Integrantes da Corte também dão como certo que a medida
logo deve ser judicializada, cabendo ao próprio Supremo analisar a sua
tramitação e legalidade. [quem irá judicializar? considerando o inquérito do fim do mundo talvez o próprio Supremo se autoprovoque.
Agora se o próprio Supremo avocar o tema e sua decisão seja terminativa, mais prático é que o STF proceda a um ajuste da Constituição Federal e promulgue nova Constituição com as adaptações que entendeu necessárias.] Dessa forma, os ministros evitaram vir a
público para criticar a proposta da Câmara.
Aliados de Lira, por
outro lado, alegam que não querem transformar a articulação da PEC em um
episódio de confronto ao Supremo – e ressaltam que toda a discussão vai
ser feita dentro do processo democrático. Para eles, a ofensiva dos
deputados de estabelecer limites e fixar parâmetros para as prisões faz
parte do sistema de freios e contrapesos, o mesmo que garantiu a
intervenção do Supremo ao determinar a detenção de Silveira.“A
inviolabilidade do mandato parlamentar não é absoluta, como bem demarcou
o Supremo e, com 364 votos, a Câmara, quando se contrapõe à democracia.
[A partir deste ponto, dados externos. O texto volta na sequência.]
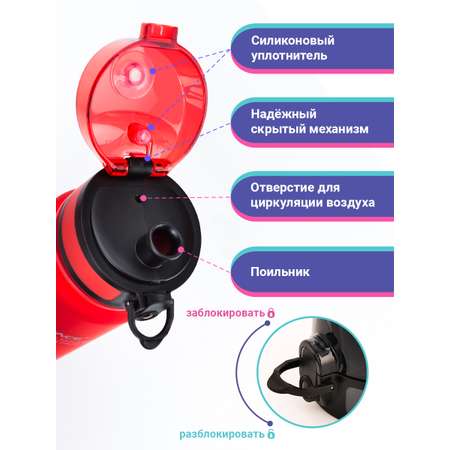 Бутылка UZSPACE 500 мл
Mas a inviolabilidade não foi revogada e sua autoria é dos mesmos que
inscreveram as atribuições da Suprema Corte em nossa mesma
Constituição”, disse Lira ao Estadão.
“Não sou a
favor nem contra qualquer solução legislativa específica sobre a
proteção do mandato, que não protege o parlamentar, mas a democracia.
Sou a favor, sim, que o Congresso faça sua autocrítica e defina um
roteiro claro e preciso para o atual vácuo legal para lidar com
situações desse tipo”, acrescentou o presidente da Câmara. “A proteção
ao mandato não pode ser absoluta, mas não pode ser nenhuma. Qual deve
ser? O Poder Legislativo, democraticamente, é quem deve definir.”
Interlocutores
de Lira observam que é papel deles legislar sobre o assunto, mas
admitem reservadamente que um dos temores dentro do Congresso é o de que
o que aconteceu com Silveira se repita com outros parlamentares. A ofensiva do Legislativo contra o Judiciário vem à tona em um momento em que o STF tenta evitar novos conflitos com outro poder. Depois de mandar prender Silveira, o Supremo adiou o julgamento sobre outra questão de grande repercussão na arena política: o depoimento do presidente Jair Bolsonaro no inquérito que apura se houve interferência indevida na Polícia Federal.
A avaliação reservada de integrantes da Corte é que o ideal é esperar a poeira baixar e o ambiente político distensionar antes de decidir sobre como deve ser o depoimento de Bolsonaro. [ depoimento que o presidente da República prestará na condição de investigado ≠ acusado, denunciado.]